The complexity of the CAS tryptic phosphopeptide maps (four or five major spots and several additional minor spots) indicate that CAS is phosphorylated at multiple tyrosine sites by the FAK/Src complex. These sites appear to all lie in or very near the SD region, as indicated by the essentially identical appearance of the maps for full-length mouse CAS and the GST-CAS-SD fusion protein (Fig. ). It will be of future interest to determine which YXXP tyrosines account for the observed phosphopeptides and if other tyrosines in the region are phosphoacceptor sites. It was somewhat surprising that our maps did not provide evidence for a major phosphopeptide representing the Tyr668/Tyr670 site. Previous studies have shown that mutation of the Tyr-668 equivalent in rat CAS can reduce the interaction between CAS and Src following their coexpression in COS-1 cells (40
) and that the C-terminal region of CAS containing Y668/670 is efficiently phosphorylated by a baculoviral Src preparation, enhancing its ability to bind Src in a blot overlay assay (10
). In light of these studies, we do not discount the possibility that the Tyr-668/670 site was phosphorylated in our in vitro kinase reactions but was insufficiently labeled to give rise to a major phosphopeptide spot.

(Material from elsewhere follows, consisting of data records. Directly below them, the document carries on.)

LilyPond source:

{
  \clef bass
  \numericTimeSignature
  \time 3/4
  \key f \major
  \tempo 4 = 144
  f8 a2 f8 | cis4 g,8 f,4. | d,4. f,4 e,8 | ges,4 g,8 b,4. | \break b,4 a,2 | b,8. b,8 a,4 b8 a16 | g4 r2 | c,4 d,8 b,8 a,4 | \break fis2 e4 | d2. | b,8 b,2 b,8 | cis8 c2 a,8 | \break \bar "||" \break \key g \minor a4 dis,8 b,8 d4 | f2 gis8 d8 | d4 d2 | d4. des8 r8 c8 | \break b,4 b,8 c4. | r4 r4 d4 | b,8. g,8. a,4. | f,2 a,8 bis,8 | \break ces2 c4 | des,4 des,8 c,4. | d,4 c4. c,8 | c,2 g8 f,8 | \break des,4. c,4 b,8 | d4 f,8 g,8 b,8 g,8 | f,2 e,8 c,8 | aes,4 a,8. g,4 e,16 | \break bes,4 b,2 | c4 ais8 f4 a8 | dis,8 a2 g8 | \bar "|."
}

While our studies indicated that CAS-SD tyrosine phosphorylation by FAK and Src is primarily achieved by the mechanism represented by model E, with model A having a secondary role when FAK is present, the relative importance of these and other mechanisms could be different for other complexes containing members of the FAK, Src, and CAS families. Since FAK and the FAK-related kinase PYK2 appear to have differences in substrate specificity (34
), it is possible that PYK2 could be a more efficient CAS kinase than FAK such that models B to D could be more important. In addition, there are substantial differences in the SBDs of CAS and the two CAS-related proteins HEF1/CAS-L (32
) and Efs/Sin (1
), which could impact on the SD phosphorylation mechanism. For example, the binding site for the Src SH3 domain is not conserved in HEF1/CAS-L. Thus, the relative importance of the various possible mechanisms for SD phosphorylation of CAS family members by SFKs and FAK/PYK2 kinases will need to be examined on an individual basis.